Passar no vestibular envolve vários sentimentos e mudanças de vida. Não significa somente ser aprovado em um concurso. Significa o início de uma caminhada para a vida adulta, pois é entrando na faculdade que a maioria dos jovens tem contato pela primeira vez com a carreira profissional que escolheu.

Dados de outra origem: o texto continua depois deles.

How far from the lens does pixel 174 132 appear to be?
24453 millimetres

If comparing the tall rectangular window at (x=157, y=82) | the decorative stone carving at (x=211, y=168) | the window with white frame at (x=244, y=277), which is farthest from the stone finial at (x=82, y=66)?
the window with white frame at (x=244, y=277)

Mas a aprovação também significa passar por um ritual, a tradição do trote. Há trotes "inofensivos", brincadeiras que buscam a diversão e que a participação é voluntária. Mas, infelizmente, são muitos os casos envolvendo abuso da violência e da humilhação com os novos alunos. Anos atrás um calouro de medicina da USP (Universidade de São Paulo) morreu afogado em uma piscina durante uma festa promovida pelos veteranos.Também não são raros os relatos de abuso sexual durante os trotes.

Não à toa os calouros são chamados "bixos" - com "x", como a palavra "bicho" ficou popularizada nos ambientes universitários. Raspar a cabeça só é inofensivo se o jovem quiser. Mesmo assim, desde que a prática do trote foi proibida na UEL (Universidade Estadual de Londrina), há 12 anos, atos como esse não são permitidos.

Nesta segunda-feira (2), as aulas retornaram à UEL e a mensagem que a instituição preparou para dar boas-vindas aos mais de três mil ingressantes é de respeito e autocuidado. Nessa primeira semana, calouros e veteranos conhecerão os detalhes de uma campanha em que o mote busca incentivar as relações interpessoais sem conflitos e aceitando as diferenças. Com o tema “Antes de Tudo #EuRespeito”, a campanha estará estampada nas camisetas de professores, servidores e estudantes.

A pró-reitora de Graduação, Marta Regina Gimenez Favaro, diz que a ideia é colocar cada pessoa como protagonista das atitudes de respeito, desde a relação com o outro até sobre os espaço públicos e o patrimônio da Universidade. Respeito é importante em todas as instituições e empresas. Mas em uma universidade, que trabalha com a formação de pessoas, não se admite outra postura.

A recepção aos novos alunos também priorizou a saúde mental e para tanto centenas de estudantes receberam informações sobre autoconhecimento, principal ferramenta para o autocuidado. Os colegiados dos cursos também vêm promovendo ações solidárias com o objetivo de integrar os acadêmicos e aproximar a universidade da comunidade.

Infelizmente, apesar de toda o esforço das universidades em transformar os trotes em ações positivas, todos os anos ouvimos relatos de situações de humilhação ou violência envolvendo calouros universitários. Discute-se muito o bullying no ensino médio, mas o que seria o trote violento se não uma forma de agredir física ou verbalmente um colega. É quando só o veterano acha a brincadeira engraçada. Aos calouros há sempre a opção de não se calar e denunciar.